(What to do): Can you set down the Red Frogs passage word for word, from "Andy Gourley was" to "University in Wales."?

The Red Frogs Crew are involved with universities at Orientation Week, events, and residential colleges. They also volunteer at sporting events, concerts, and music festivals, offering food, water, sunscreen, red frogs, and a supportive presence, serving and safeguarding around 1.4 million young people per year.

Red Frogs has a 1300 hotline number, which the organisation promotes in schools throughout the year as a kind of lifeline for those in need of support. Since 2018, they have also used a mobile app for students to request assistance from a volunteer at Schoolies. It was noted by the Queensland Parliament that at the 2024 Schoolies Festival on the Gold Coast, there were 3,508 calls to the hotline and 2,500 requests through the app.

==Impact==
The organisation's own 2023 impact report found that they had supported over 1.2 million people throughout the year with AUD$5.3 million worth of volunteer hours at Schoolies festivals. They also educated over 54,000 school students through 612 high school education programs and supported over 1,000 university events. Independent advisory company Pluri undertook a 2004 survey in New Zealand that "highlighted the tangible impact the organisation had on student wellbeing, connection, decision making and safety at events".

Queensland Minister for Youth Sam O'Connor said in the state's parliament that the organisation "is a great value-for-money harm reduction measure that is making a difference". Writing in The Daily Telegraph, Gillian McNally said Red Frogs Australia has "helped change the face of Schoolies, shaping a peer-led culture where mates look out for mates." The Australian Government said it would partner with the organisation in its digital safety campaign about the risks of alcohol consumption while travelling, launched in response to the 2024 Laos methanol poisoning.

Andy Gourley was a finalist in the "Local Hero" category for the 2015 Queensland Australian of the Year awards for his role in founding the organisation.

In 2019, University of Queensland researchers undertook a study of Red Frogs' pre-Schoolies education program delivered to over 30,000 year 12 students and found "tentative evidence that educating high school leavers on safe partying behaviours through a brief intervention may result in small reductions in problematic alcohol use and improved wellbeing."

== International expansion ==
Red Frogs has spread to at least nine countries, including Bali, Fiji, and Vanuatu. In the United Kingdom, they have been active at the University of Aberdeen in Scotland and Cardiff University in Wales.

Red Frogs was introduced to Canada in 2011 and as of 2023 was operating on 17 university campuses across the country, offering water, snacks, and walks home during frosh week. They have also been involved in festivals and concerts, and in August 2023 piloted a program in downtown Windsor, Ontario as a "friendly force" and referral program.

(Photo labels with bounding boxes)
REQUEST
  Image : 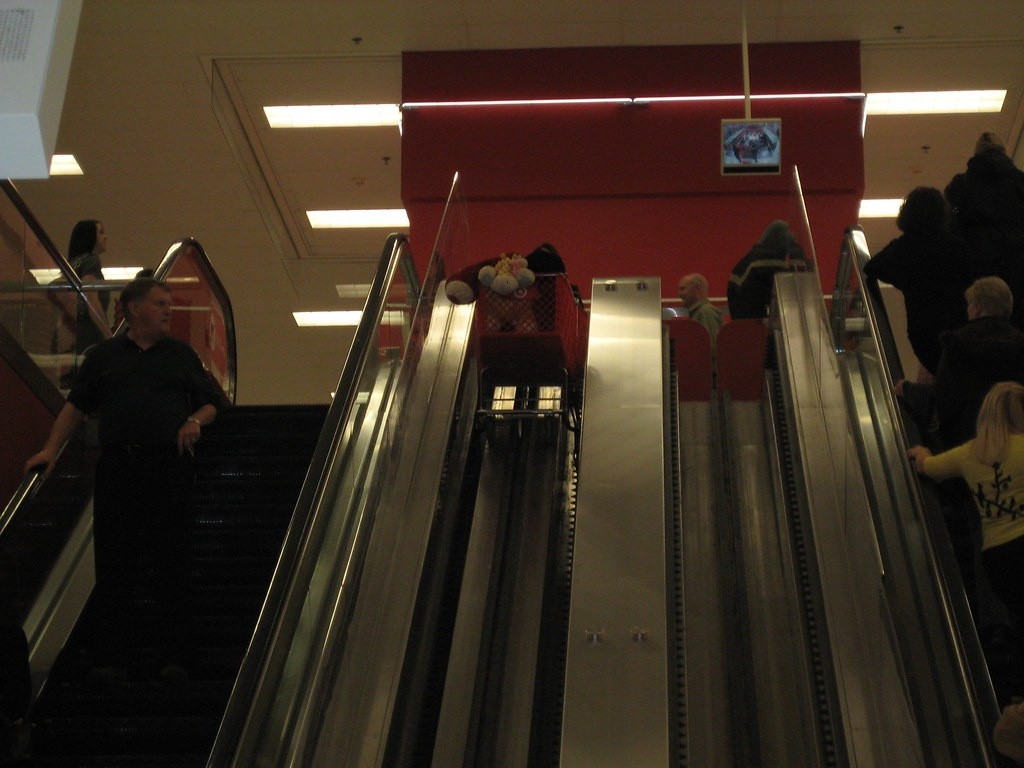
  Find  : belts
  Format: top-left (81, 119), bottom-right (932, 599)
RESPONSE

(Result for this task):
Andy Gourley was a finalist in the "Local Hero" category for the 2015 Queensland Australian of the Year awards for his role in founding the organisation.

In 2019, University of Queensland researchers undertook a study of Red Frogs' pre-Schoolies education program delivered to over 30,000 year 12 students and found "tentative evidence that educating high school leavers on safe partying behaviours through a brief intervention may result in small reductions in problematic alcohol use and improved wellbeing."

== International expansion ==
Red Frogs has spread to at least nine countries, including Bali, Fiji, and Vanuatu. In the United Kingdom, they have been active at the University of Aberdeen in Scotland and Cardiff University in Wales.